> _TASK REQUIREMENTS_
Reproduce the lines below with "observer" replaced by "viewer", leaving everything else unchanged.

## START

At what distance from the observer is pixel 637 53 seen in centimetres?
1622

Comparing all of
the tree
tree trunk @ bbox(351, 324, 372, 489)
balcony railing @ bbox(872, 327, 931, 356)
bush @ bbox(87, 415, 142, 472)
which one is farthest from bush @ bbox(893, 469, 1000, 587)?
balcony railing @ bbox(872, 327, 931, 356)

## END

> _SOLUTION FOR THIS PROBLEM_
At what distance from the viewer is pixel 637 53 seen in centimetres?
1622

Comparing all of
the tree
tree trunk @ bbox(351, 324, 372, 489)
balcony railing @ bbox(872, 327, 931, 356)
bush @ bbox(87, 415, 142, 472)
which one is farthest from bush @ bbox(893, 469, 1000, 587)?
balcony railing @ bbox(872, 327, 931, 356)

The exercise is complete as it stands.